The Maisonneuve Market is located at the corner of Ontario East and William David Streets.
Metro and bus: Pie-IX station and bus 125.
It is the oldest public market in Montreal. It was established in 1845. Located near the Lachine Canal, at the time Canada’s main industrial axis, the Lachine Market was at the heart of Montreal’s economy.
The Lachine market is open year-round. In the summer, the market gardeners offer fine herbs, flowers and of course strawberries, raspberries, blueberries and a panoply of fresh vegetables, from tomatoes to lettuce, squash, eggplant, asparagus, fiddlehead greens and garlic from here. In summer and fall, the Lachine Market is a fireworks display of colors, flavors and fragrances!
During the holiday season, to finance its operations, the Maison des Jeunes de Lachine sells magnificent Christmas trees and it is the smell of the trees that fills the air with the first snowflakes of December.

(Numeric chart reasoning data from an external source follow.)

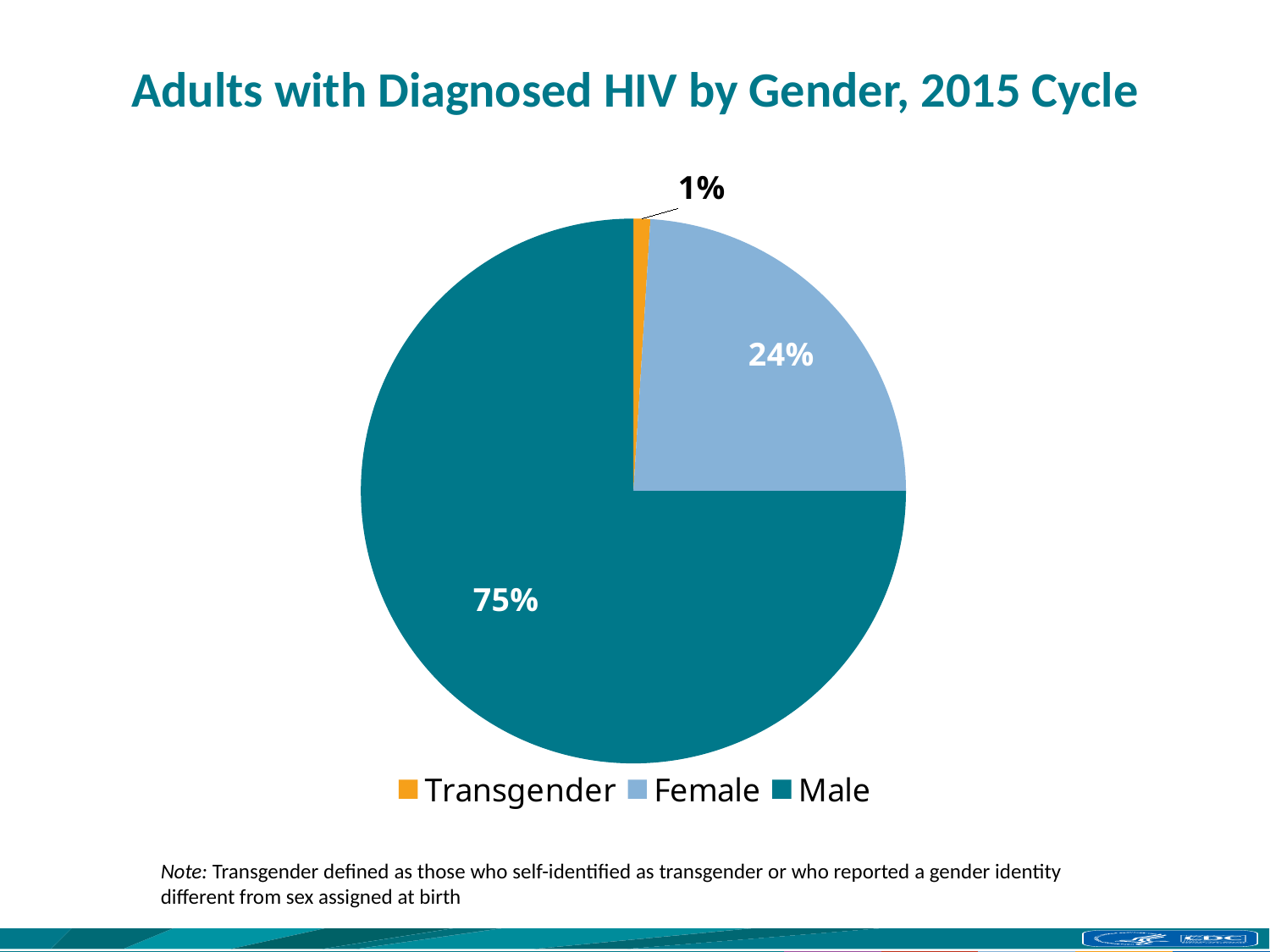
What kind of chart is shown on the slide? pie chart What is the title of the chart? Adults with Diagnosed HIV by Gender, 2015 Cycle How many categories does the pie chart show? 3 What share of adults with diagnosed HIV are Female? 24% Which slice is larger, Female or Transgender? Female What share of adults with diagnosed HIV are Transgender? 1% What is the difference in percentage points between the Male and Female slices? 51 Which gender category has the largest slice of the pie? Male Which gender category has the smallest slice of the pie? Transgender What share of adults with diagnosed HIV are Male? 75% Which colour represents the Transgender slice in the legend? orange What is the combined share of the Female and Transgender slices? 25%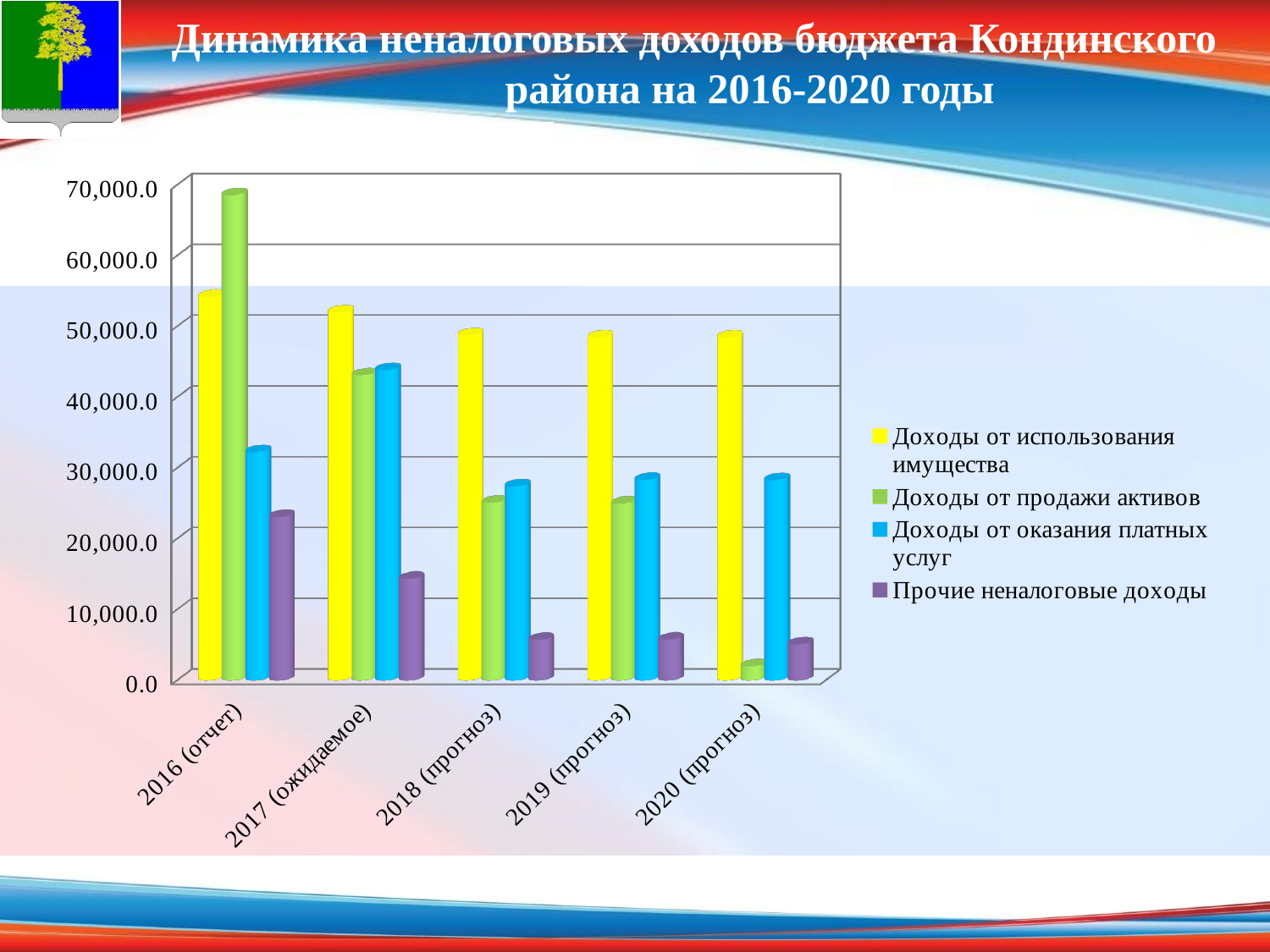
Is the value for Доходы от использования имущества in 2016 (отчет) greater or less than 50,000.0? greater In which year is the value for Доходы от продажи активов the lowest? 2020 (прогноз) Which series has the highest value in 2016 (отчет)? Доходы от продажи активов Is the value for Прочие неналоговые доходы in 2017 (ожидаемое) greater or less than 20,000.0? less Is the value for Доходы от продажи активов in 2020 (прогноз) greater or less than 10,000.0? less In which year is the value for Доходы от продажи активов the highest? 2016 (отчет) In 2016 (отчет), which is larger: Доходы от продажи активов or Доходы от использования имущества? Доходы от продажи активов How many year categories are shown on the x axis? 5 How many series does the legend list? 4 What kind of chart is shown on the slide? bar chart Does the value for Доходы от использования имущества rise or fall from 2016 (отчет) to 2018 (прогноз)? fall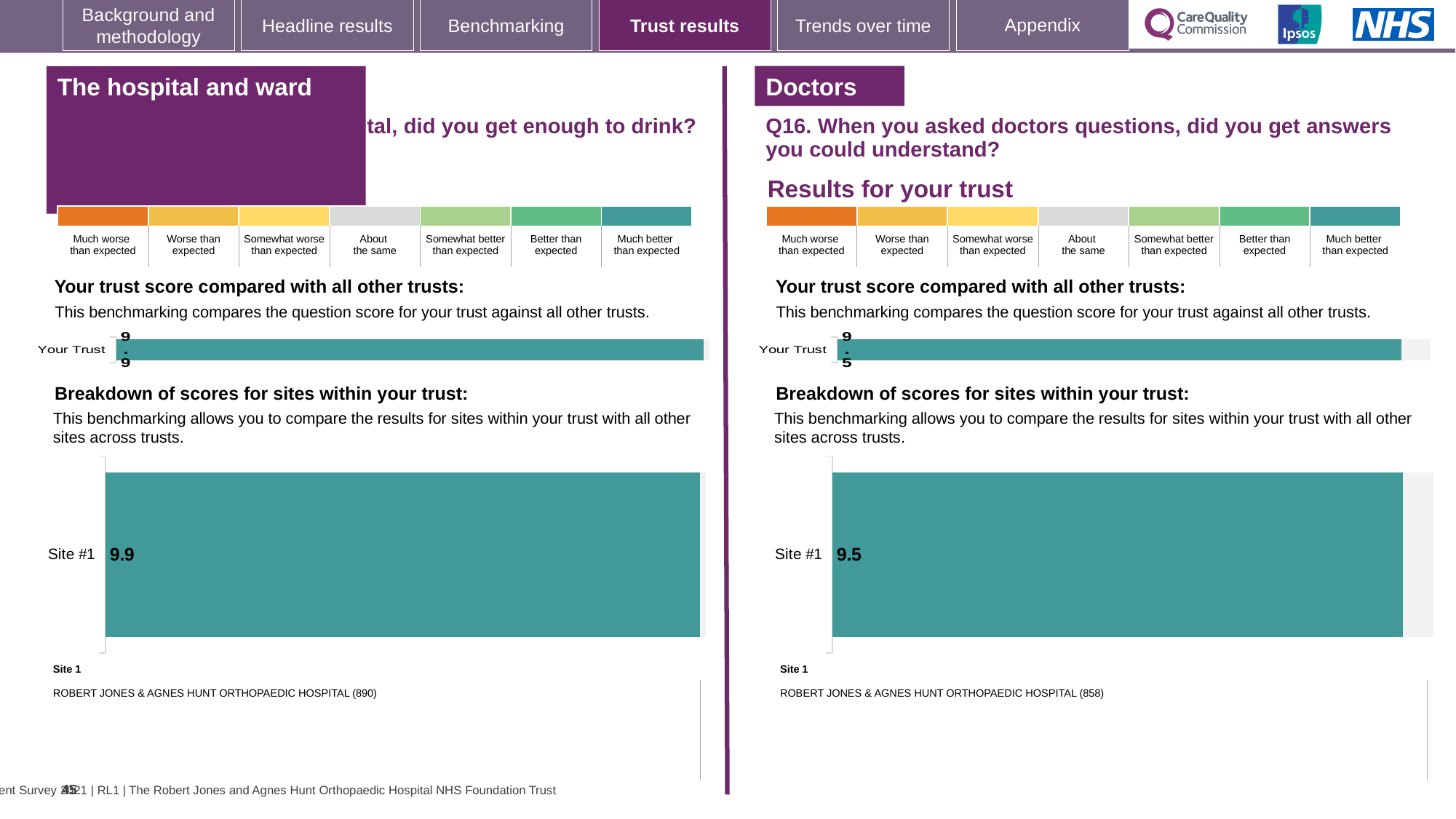
What is the name of the site listed as Site 1 on the right-hand side of the slide? ROBERT JONES & AGNES HUNT ORTHOPAEDIC HOSPITAL (858) What colour are the bars on the 'Your Trust' and 'Site #1' charts? Teal Which is larger: the Site #1 score on the left-hand breakdown chart or the Site #1 score on the right-hand breakdown chart? Left-hand (9.9) On the left-hand 'Breakdown of scores for sites within your trust' chart, what is the value for Site #1? 9.9 On the left-hand 'Your trust score compared with all other trusts' chart, what is the value for Your Trust? 9.9 What kind of chart is used to show the Site #1 score on the right-hand breakdown chart? Bar chart How many sites are shown on the left-hand 'Breakdown of scores for sites within your trust' chart? 1 On the right-hand 'Breakdown of scores for sites within your trust' chart (Q16), what is the value for Site #1? 9.5 On the right-hand 'Your trust score compared with all other trusts' chart (Q16), what is the value for Your Trust? 9.5 What is the difference between the Your Trust score on the left-hand chart (9.9) and the Your Trust score on the right-hand chart (9.5)? 0.4 How many sites are shown on the right-hand 'Breakdown of scores for sites within your trust' chart? 1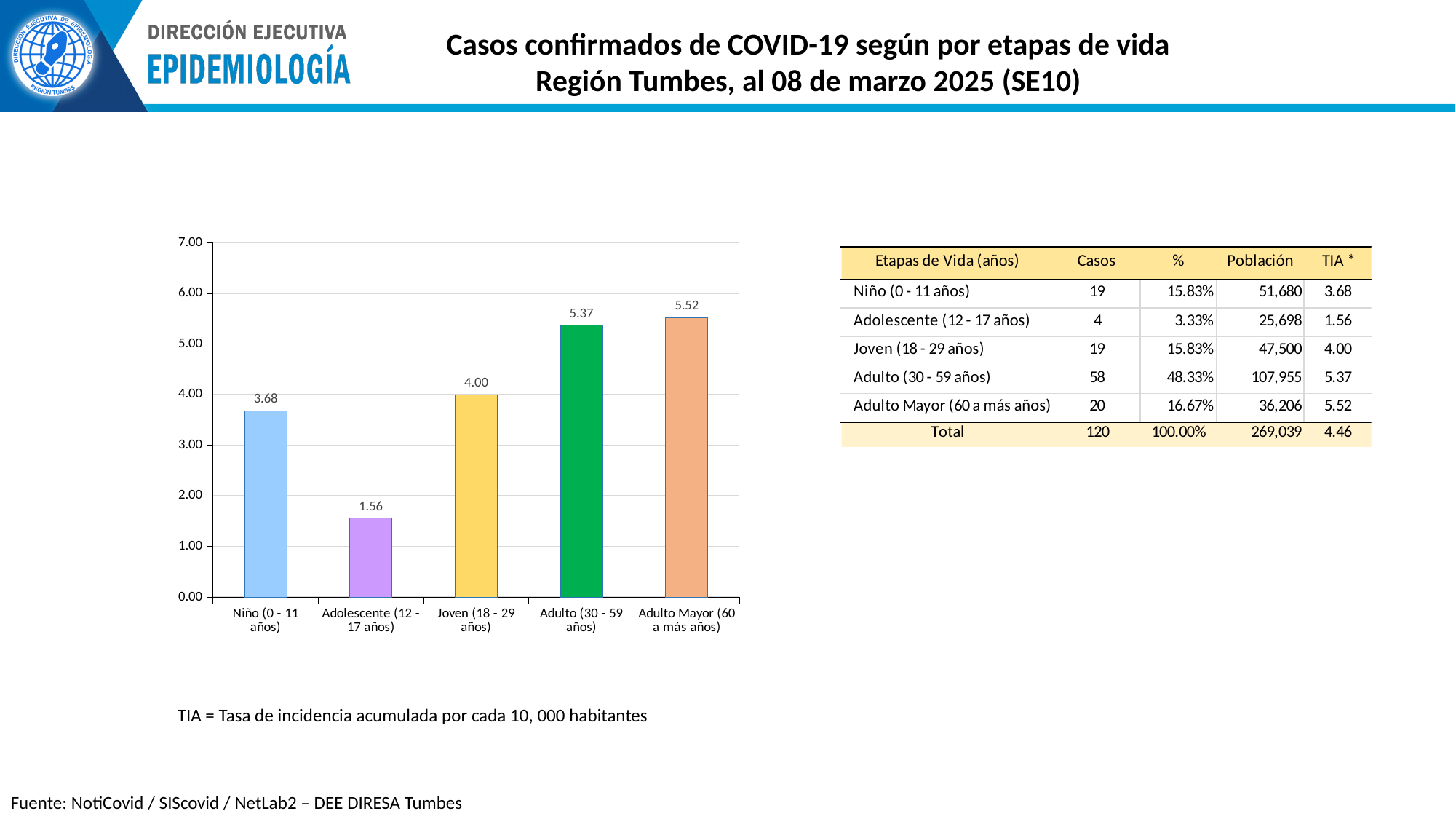
What is the difference between the values for Adulto Mayor (60 a más años) and Adolescente (12 - 17 años)? 3.96 Which category has the lowest bar? Adolescente (12 - 17 años) Is the value for Adulto (30 - 59 años) greater or less than 5.00? greater What is the value of the bar for Adulto (30 - 59 años)? 5.37 What kind of chart is shown on the slide? bar chart Which category has the highest bar? Adulto Mayor (60 a más años) Which is larger, the value for Niño (0 - 11 años) or the value for Joven (18 - 29 años)? Joven (18 - 29 años) How many categories are shown on the x axis of the chart? 5 What is the value of the bar for Adolescente (12 - 17 años)? 1.56 What is the value of the bar for Niño (0 - 11 años)? 3.68 What colour is the bar for Adulto (30 - 59 años)? green What is the value of the bar for Joven (18 - 29 años)? 4.00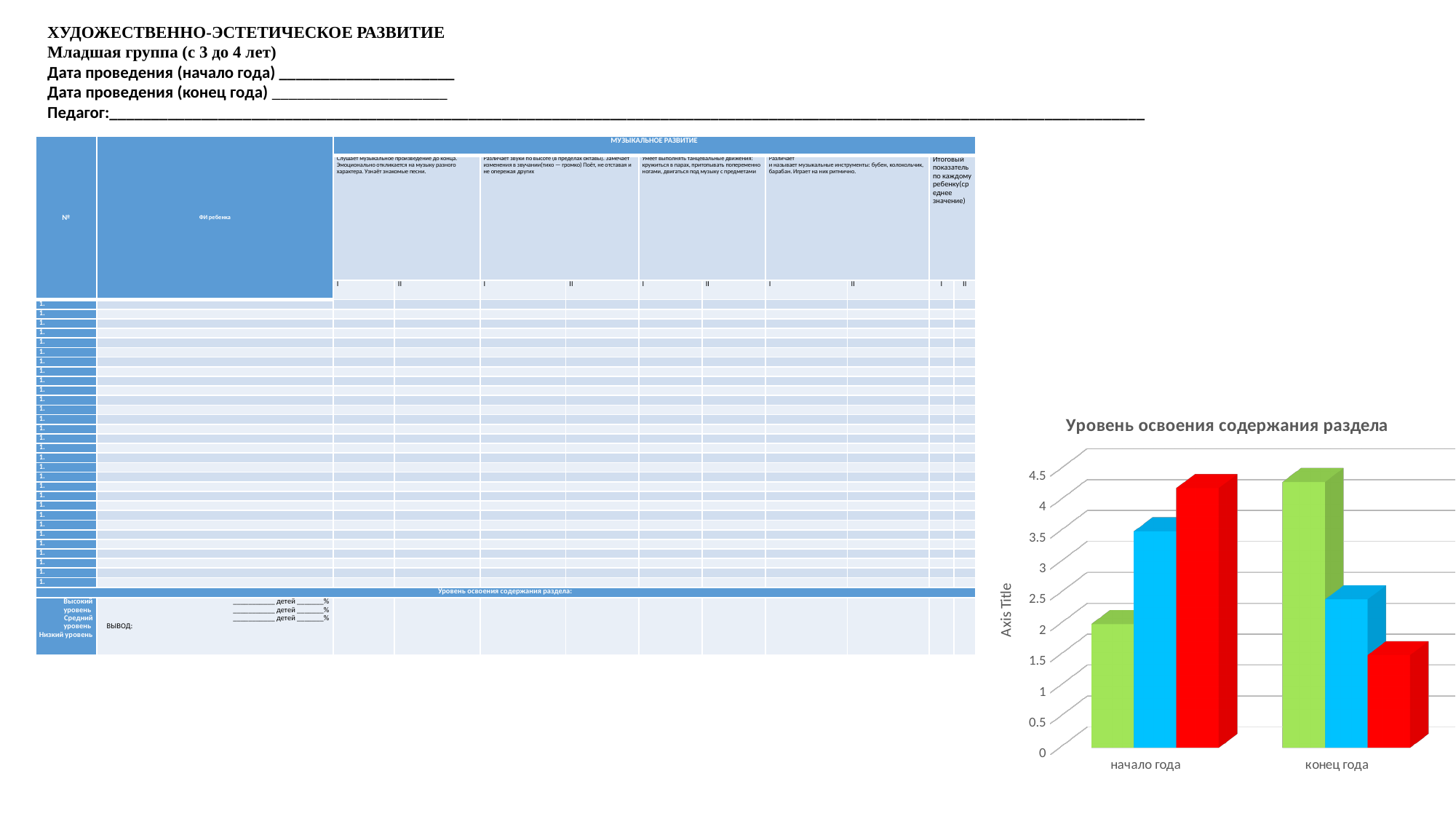
Which bar is the tallest for the category 'начало года'? the red bar Is the value of the green bar for 'конец года' greater or less than 3.5? greater Which is larger: the green bar for 'начало года' or the green bar for 'конец года'? the green bar for 'конец года' What kind of chart is shown on the slide? bar chart How many bars are plotted for the category 'начало года'? 3 What is the title of the chart on the slide? Уровень освоения содержания раздела Is the value of the red bar for 'конец года' greater or less than 2.5? less Which bar is the shortest for the category 'конец года'? the red bar How many categories are shown on the x axis of the chart? 2 What are the two category labels on the x axis of the chart? начало года, конец года Is the value of the green bar for 'начало года' greater or less than 3? less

The Lachine Market is located at the corner of Notre-Dame Street and 18th Avenue. It is accessible by bike via the Lachine Canal bike path, on foot or by car.
Parking is available.
Marché de l’Ouest.
The Marché de l’Ouest brings together fine grocery stores, a fruit store, bakeries and pastry stores, cheese shops, butchers, caterers and a food court. You will find bagels at Hansel & Bagels, a wide variety of fresh fish at Pêche Pêche and more than 60 kinds of high-quality, nitrate- and gluten-free sausages at Saucissier de l’Ouest.
Other public markets in Montreal
Montreal also has several neighbourhood markets, including:
- Place Jacques-Cartier market, corner Notre-Dame/Saint-Paul (Champ-de-Mars metro),
- Plateau-Mont-Royal market, corner Mont-Royal/Berri (Mont-Royal metro),
- Square Saint-Louis market, corner Cherrier/Saint-Denis (Sherbrooke metro),
- Papineau metro market, corner Cartier/Sainte-Catherine.
The essence of Terry’s recipes
The essence of Terry’s culinary secrets are based on fresh ingredients grown with care, and quality meats from animals raised as naturally as possible.
“Eating well is a way of thanking all the local men and women who devote their lives to the land and show their animals the utmost respect. Eating well is paying tribute to life!”